WHAT YOU WILL DO>
Repeat exactly each line of the material, starting from the line that contains "Beau Lefler" and finishing with the final line.

Top of PROVIDED RECORDS

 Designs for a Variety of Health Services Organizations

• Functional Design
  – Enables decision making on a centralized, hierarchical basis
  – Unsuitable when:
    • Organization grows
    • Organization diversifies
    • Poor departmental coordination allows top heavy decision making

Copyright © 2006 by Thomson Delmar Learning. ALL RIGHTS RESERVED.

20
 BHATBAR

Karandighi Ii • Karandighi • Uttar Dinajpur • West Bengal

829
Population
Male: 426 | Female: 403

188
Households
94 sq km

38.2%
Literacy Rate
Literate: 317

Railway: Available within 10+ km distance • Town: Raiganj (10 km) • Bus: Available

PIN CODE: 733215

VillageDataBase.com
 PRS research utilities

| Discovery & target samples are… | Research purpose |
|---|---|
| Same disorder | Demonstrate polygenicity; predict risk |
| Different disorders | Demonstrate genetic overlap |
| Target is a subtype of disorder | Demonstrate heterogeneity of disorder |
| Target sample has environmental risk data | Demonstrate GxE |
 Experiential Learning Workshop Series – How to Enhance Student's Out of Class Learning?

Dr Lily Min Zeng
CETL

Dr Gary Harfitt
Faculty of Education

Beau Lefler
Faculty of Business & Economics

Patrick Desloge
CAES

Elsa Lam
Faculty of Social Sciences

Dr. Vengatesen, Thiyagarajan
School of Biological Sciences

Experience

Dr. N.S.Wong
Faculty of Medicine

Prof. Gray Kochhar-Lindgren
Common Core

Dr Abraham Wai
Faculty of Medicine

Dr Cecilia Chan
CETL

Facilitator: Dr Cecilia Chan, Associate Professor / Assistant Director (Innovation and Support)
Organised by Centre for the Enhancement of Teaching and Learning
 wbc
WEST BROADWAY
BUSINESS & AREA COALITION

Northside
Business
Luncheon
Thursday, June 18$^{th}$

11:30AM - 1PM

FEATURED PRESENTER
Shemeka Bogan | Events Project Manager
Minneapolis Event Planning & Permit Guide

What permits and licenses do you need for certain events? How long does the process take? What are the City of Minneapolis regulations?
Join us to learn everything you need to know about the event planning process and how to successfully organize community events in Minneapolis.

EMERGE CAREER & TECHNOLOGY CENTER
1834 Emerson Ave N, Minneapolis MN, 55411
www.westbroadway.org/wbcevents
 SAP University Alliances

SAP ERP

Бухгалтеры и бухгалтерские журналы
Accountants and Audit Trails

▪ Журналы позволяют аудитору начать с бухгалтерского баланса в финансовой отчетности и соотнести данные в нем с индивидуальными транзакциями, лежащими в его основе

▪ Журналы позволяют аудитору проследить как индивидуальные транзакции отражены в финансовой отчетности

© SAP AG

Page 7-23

Bottom of PROVIDED RECORDS

RESPONSE BOX>
Beau Lefler
Faculty of Business & Economics

Patrick Desloge
CAES

Elsa Lam
Faculty of Social Sciences

Dr. Vengatesen, Thiyagarajan
School of Biological Sciences

Experience

Dr. N.S.Wong
Faculty of Medicine

Prof. Gray Kochhar-Lindgren
Common Core

Dr Abraham Wai
Faculty of Medicine

Dr Cecilia Chan
CETL

Facilitator: Dr Cecilia Chan, Associate Professor / Assistant Director (Innovation and Support)
Organised by Centre for the Enhancement of Teaching and Learning
 wbc
WEST BROADWAY
BUSINESS & AREA COALITION

Northside
Business
Luncheon
Thursday, June 18$^{th}$

11:30AM - 1PM

FEATURED PRESENTER
Shemeka Bogan | Events Project Manager
Minneapolis Event Planning & Permit Guide

What permits and licenses do you need for certain events? How long does the process take? What are the City of Minneapolis regulations?
Join us to learn everything you need to know about the event planning process and how to successfully organize community events in Minneapolis.

EMERGE CAREER & TECHNOLOGY CENTER
1834 Emerson Ave N, Minneapolis MN, 55411
www.westbroadway.org/wbcevents
 SAP University Alliances

SAP ERP

Бухгалтеры и бухгалтерские журналы
Accountants and Audit Trails

▪ Журналы позволяют аудитору начать с бухгалтерского баланса в финансовой отчетности и соотнести данные в нем с индивидуальными транзакциями, лежащими в его основе

▪ Журналы позволяют аудитору проследить как индивидуальные транзакции отражены в финансовой отчетности

© SAP AG

Page 7-23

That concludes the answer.